Incredibly, this simplifies to the integral: $$f(x) = 1+\frac2{x-2}\int_2^{x-1}f(y)dy$$ and we can write it as what's called a "delay differential equation": $$(x-2)f'(x)+f(x)-1 = 2f(x-1)$$ This actually holds for $x>2$, since we have $f(x)=0, x\in[0,2]$.
These equations can be solved by piecewise differential equations. For example, for $x\in(2,3]$, the equation can be written: $$(x-2)f'(x) + f(x)-1=0$$ which gives solution (with starting condition $f(2)=0$) of: $$f(x) = 1,\quad x \in(2,3]$$ which is what we expect -- between two birds 2-3 feet apart, you can place exactly one bird. So, that's a good start, but for $x\in(3,4]$, the equation becomes: $$(x-2)f'(x)+f(x)-1=2$$ which has solution (with starting condition $f(3)=1$) of: $$f(x)=\frac{3x-8}{x-2}, \quad x \in(3,4]$$
This also makes sense, as the placement of the first bird between two birds four feet apart always allows exactly one additional bird to be placed, while two birds placed 3.5 feet apart always allow placement of the first bird, but then allow placement of a second bird only two-thirds of the time (so the expected number is $\tfrac13 1 + \frac23 2 = \tfrac53)$.
With solutions this simple, you'd think we'd have to fall into a pattern, but: $$f(x)=\frac{7x-4\log(x-3)-24}{x-2}, \quad x \in(4,5]$$ and the next interval has some nasty polylogarithmic function in it.
So, maybe someone who knows a lot more about these classes of equations can help, but I think you might be out of luck, unless you just want a numerical solution.
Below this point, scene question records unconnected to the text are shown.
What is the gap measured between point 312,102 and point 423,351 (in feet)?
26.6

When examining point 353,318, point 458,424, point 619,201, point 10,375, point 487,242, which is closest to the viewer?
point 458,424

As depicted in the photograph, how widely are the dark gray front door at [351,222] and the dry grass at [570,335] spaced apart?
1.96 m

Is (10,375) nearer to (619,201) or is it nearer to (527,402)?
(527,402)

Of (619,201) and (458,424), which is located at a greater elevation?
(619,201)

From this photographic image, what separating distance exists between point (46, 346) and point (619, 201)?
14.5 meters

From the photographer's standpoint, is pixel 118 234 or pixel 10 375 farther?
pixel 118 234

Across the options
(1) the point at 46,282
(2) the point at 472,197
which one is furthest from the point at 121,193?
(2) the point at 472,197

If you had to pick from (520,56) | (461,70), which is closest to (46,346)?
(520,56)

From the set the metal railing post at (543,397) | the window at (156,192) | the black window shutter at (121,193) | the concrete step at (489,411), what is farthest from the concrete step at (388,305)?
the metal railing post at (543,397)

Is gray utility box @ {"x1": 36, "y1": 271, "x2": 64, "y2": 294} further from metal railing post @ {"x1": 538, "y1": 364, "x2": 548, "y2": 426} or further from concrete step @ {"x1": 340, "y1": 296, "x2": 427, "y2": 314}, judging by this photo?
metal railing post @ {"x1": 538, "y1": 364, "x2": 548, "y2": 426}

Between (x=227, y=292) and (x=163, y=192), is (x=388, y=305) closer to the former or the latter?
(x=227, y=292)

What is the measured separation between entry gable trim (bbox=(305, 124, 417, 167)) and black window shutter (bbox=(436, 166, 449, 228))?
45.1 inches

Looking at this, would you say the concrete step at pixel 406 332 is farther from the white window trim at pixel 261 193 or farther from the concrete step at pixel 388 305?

Update #1: Here's how we go from $(3,4]$ to $(4,5]$. Using the delay differential equation, for any $x\in(4,5]$, we can write: $$(x-2)f'(x)+f(x)-1 = 2\left[\frac{3(x-1)-8}{(x-1)-2}\right]$$ All I've done here is written out $f(x-1)$ using the known form of $f$ on the interval $(3,4]$. Plugging this into Wolfram Alpha, I get the differential equation solution: $$ f(x) = \frac{c_1}{2-x} + \frac{7x}{x-2} - \frac{21}{x-2} - \frac{4\log(x-2)}{x-2} $$ Solving for the constant $c_1$ that makes $f$ continuous at the point $x=4$ (i.e., $f(4) = 2$), I get the final form for $f(x)$ on the interval $(4,5]$.
Update #2: And here's how to calculate a numerical solution. The idea is to calculate $f$ sequentially at $f(3+\delta), f(3+2\delta), \dots$ using the numerical integration: $$f(x) = f(x-\delta) + \delta f'_{approx}$$ using an approximate derivative calculated from the delayed differential equation: $$f'_{approx} = \frac{2f(x-1)-f(x-\delta)+1}{x-2}$$
The following R program plots the theoretical curves up to $x=5$ in black and the numerical approximation up to $x=10$ in red.
The approximation looks pretty good:
Getting back to your original problem. The expected number of birds on a 28-foot line is $f(30)$, which using my numerical approximation is $f(30)=21.43$, a result I was able to verify independently with a direct simulation approach.